Les lycéens seraient donc d’abord des futurs cadres avant d’être citoyens ? Cela ne semble faire aucun doute pour l’Académie, dont le président, Michel Pébereau, soulignait en 2006 « la nécessité d’effectuer un travail de fond sur (les) lycéens (…) afin de les sensibiliser aux contraintes du libéralisme » (sic). Une opinion peu surprenante au regard de la composition de l’institution : la présence majoritaire des patrons fait d’avantage penser à un lobby qu’à une académie. À la direction, on trouve ainsi, outre Michel Pébereau, ancien PDG de BNP-Paribas et conseiller influent de Nicolas Sarkozy, François d’Orcival, ancien rédacteur en chef de Valeurs actuelles, où il continue d’écrire, et membre d’honneur de La Revue des Deux Mondes, désormais bien connue.
L’antichambre du Medef
La section économie, statistiques et finances de l’ASMP, chargée de l’organisation du colloque, ressemble quant à elle à une maison de retraite pour membres du Medef.
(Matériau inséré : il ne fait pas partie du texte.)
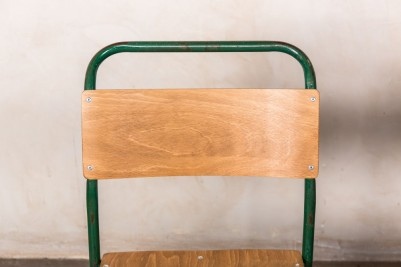 green frame stacking chairs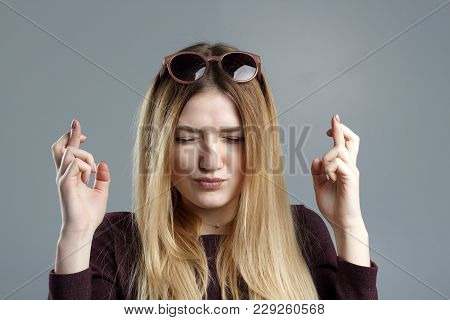 Closeup Portrait Hopeful Beautiful Woman Crossing Her Fingers, Eyes Closed, Hoping, Asking Best Isol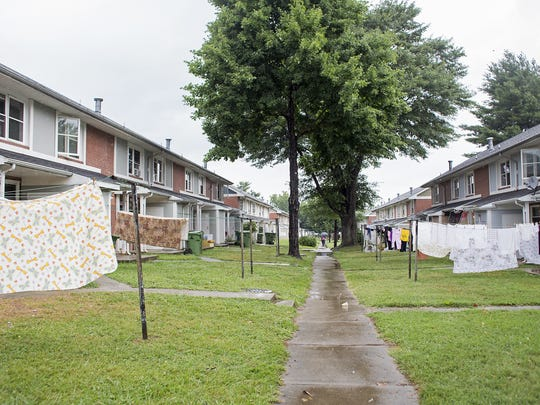 A resident walks in the rain in between rows of houses and wet hanging clothes at Hillcrest Apartments in Asheville.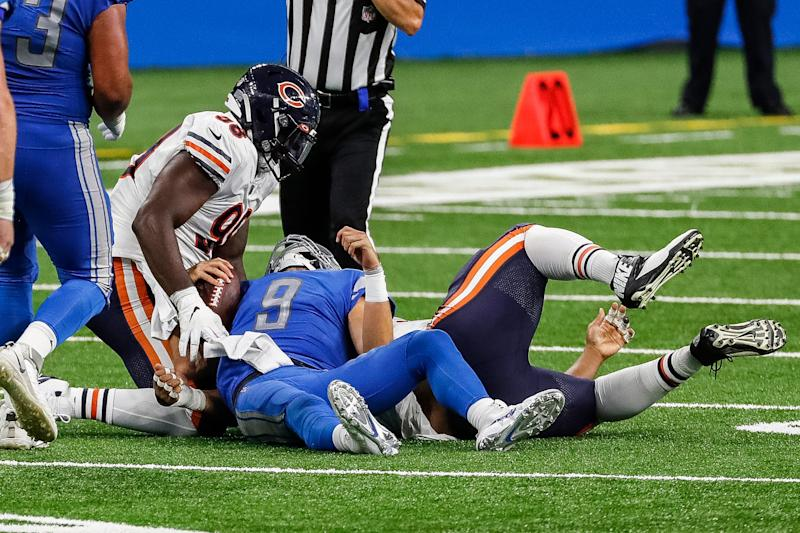 Detroit Lions quarterback Matthew Stafford is tackled by Chicago Bears defensive tackle Akiem Hicks (96) during the second half at Ford Field, Sunday, Sept. 13, 2020.
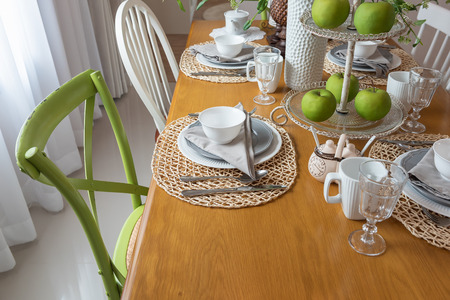 modern table set on wooden dining table in modern dining room, interior design concept Stock Photo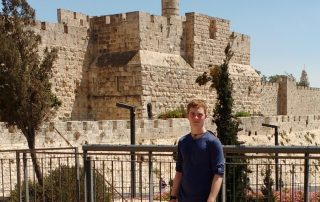 Alex Peterson stands in front of a railing, Jerusalem's ancient city wall, mosque minaret and blue sky in the background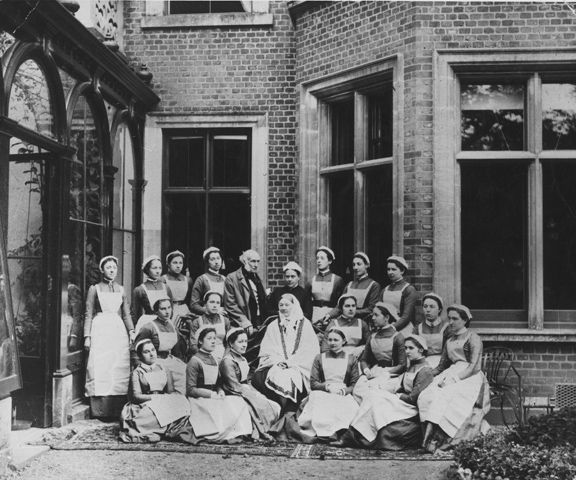A photograph of Florence Nightingale with some nurses in London.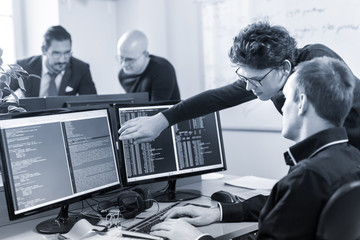 Startup business and entrepreneurship problem solving. Young AI programmers and IT software developers team brainstorming and programming on desktop computer in startup company. Greyscale blue toned.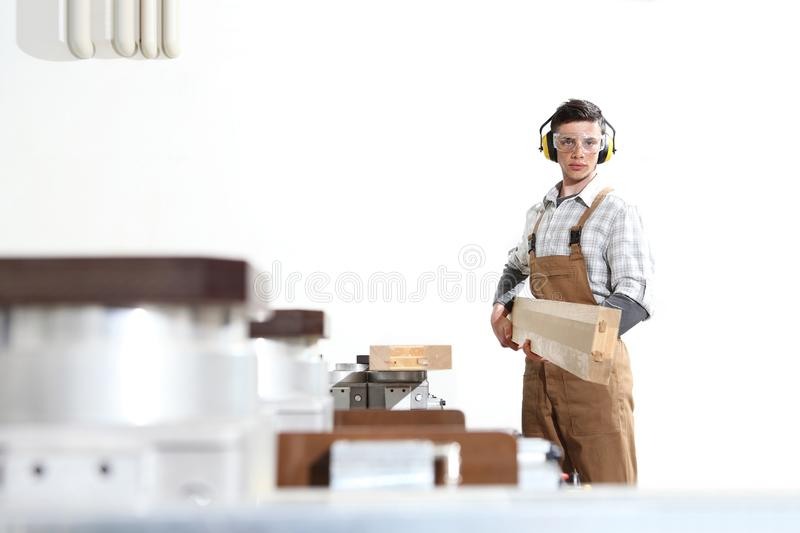 Carpenter man works with wooden planks in the joinery, with computer numerical control center, cnc machine,  isolated on a white royalty free stock photos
Aux côtés de Denis Kessler, ancien vice-président de l’organisation patronale – de 1998 à 2002 –, y siègent Marcel Boiteux, ex-dirigeant d’EDF, et Yvon Gattaz, qui a dirigé le Conseil national du patronat français (CNPF, ancêtre du Medef) entre 1981et 1986. Pas un professeur pour commenter les programmes scolaires ? Si, heureusement. Michel Pébereau et Jean-Claude Casanova apportent leurs lumières en tant qu’anciens enseignants à Science Po Paris. Des carrières qui ont explosé en plein vol, puisqu’ils ont été désavoués, en 2012, après avoir été pointés par la Cour des comptes dans un rapport relevant « des irrégularités de gestion » au sein de l’Institut d’études politiques.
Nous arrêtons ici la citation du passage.